Policy — the VLA "brain". Given an Observation, returns an ActionChunk: a horizon of actions executed open-loop (because VLA inference is slower than the control rate). H = 1 is the degenerate reactive case.
Embodiment — the "body + world": a real robot or a simulator. It produces observations, executes actions, and owns the action/observation spaces, the native control rate, and reset/safety machinery.

Both are runtime-checkable Protocols, so you can wrap an existing model or sim without inheriting anything. Convenience base classes (PolicyBase, EmbodimentBase) exist if you prefer.

Tasks and scenes¶

A Task is an embodiment-agnostic benchmark: a dataset of Scenes plus scorer(s), a step horizon, and an epoch count. A Scene is the robotics analog of Inspect AI's Sample — one initial condition: an instruction, an optional success Target, and a seed.

Compatibility¶

Before any rollout, check_compatibility verifies the (policy, embodiment) pair: action dimensions and ActionSemantics (control mode, rotation representation, gripper, frame), the observation cameras/state keys the policy requires (resolving a name remap), the control rate, and whether each scene is realizable on the embodiment. Hard mismatches fail fast with a CompatibilityError.

The rollout¶

rollout runs one trial as a single control-rate loop:

A Controller decides the next action, internally calling policy.act() and buffering the chunk (so open-loop execution and temporal ensembling compose without forking the loop).
An Approver reviews the action before it reaches the embodiment — pass, clamp, or veto (a safety gate).
embodiment.step(action) executes it; everything is logged to sinks and recorded in an immutable TrialRecord (steps, a typed transcript, inference latencies).

Camera frames are streamed to a FrameStore and the record keeps lightweight references, so long multi-camera episodes stay memory-safe.

Scoring¶

A Scorer maps a recorded TrialRecord (+ the scene's Target) to a Score.
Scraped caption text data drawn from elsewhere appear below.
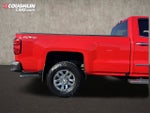 2017 Chevrolet Silverado 3500HD LTZ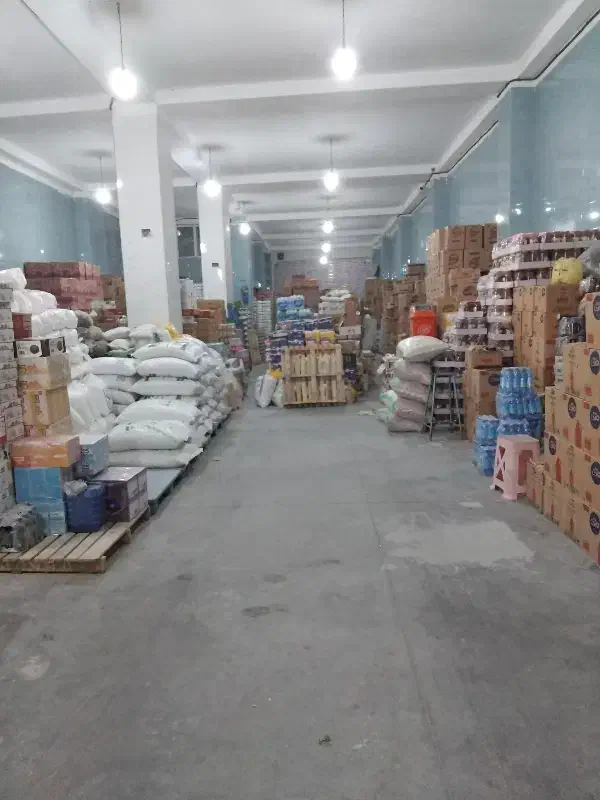 کارگر همراه با جای خواب|استخدام سرایداری و نظافت|رباط‌کریم, نصیرشهر|دیوار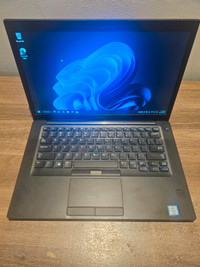 Dell Latitude 7490 Ultrabook (Windows    11)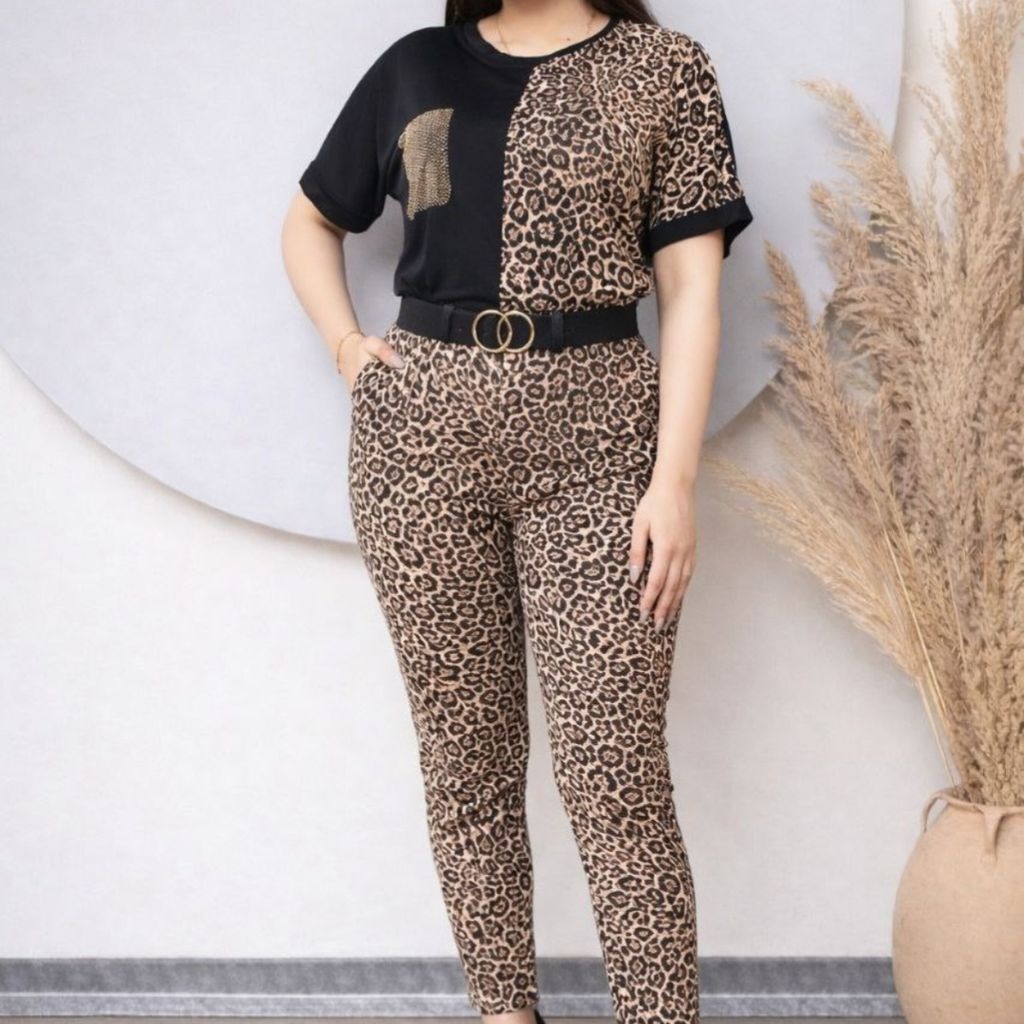 خرید انلاین ست تونیک شلوار لیورپول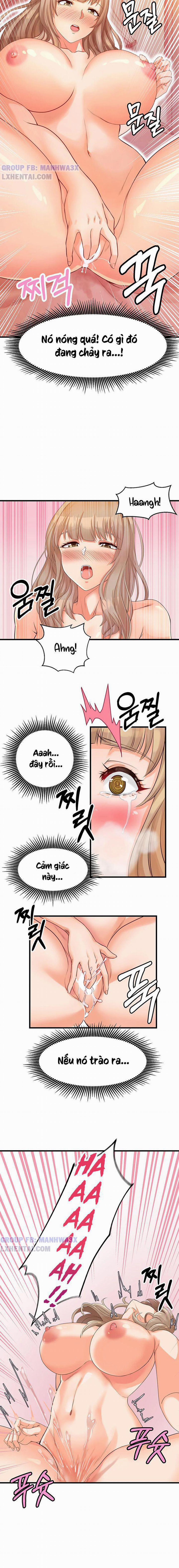 Cuộc Gọi Nhục Dục 2 trang 13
Because scorers consume the recorded trajectory (not a live environment), scoring is reproducible from a saved log. Across the epochs of a scene, an epoch reducer (mean, max, pass_at_k, …) collapses scores; metrics then aggregate across scenes.

Errors and safety¶

The error taxonomy resolves the "fail fast vs never-crash-overnight" tension:

Class	Policy
`CompatibilityError`, `ConfigError`	fail fast, before any rollout
`PolicyError`	record the trial, continue (governed by `fail_on_error`)
`EmbodimentFault`, `SafetyAbort`	always halt — a faulted/unsafe robot never auto-advances

The eval log¶

eval orchestrates scenes × epochs and returns immutable EvalLogs (status, spec, results, stats, per-scene samples, error). Logs are written atomically as schema-versioned JSON with a read-back guarantee.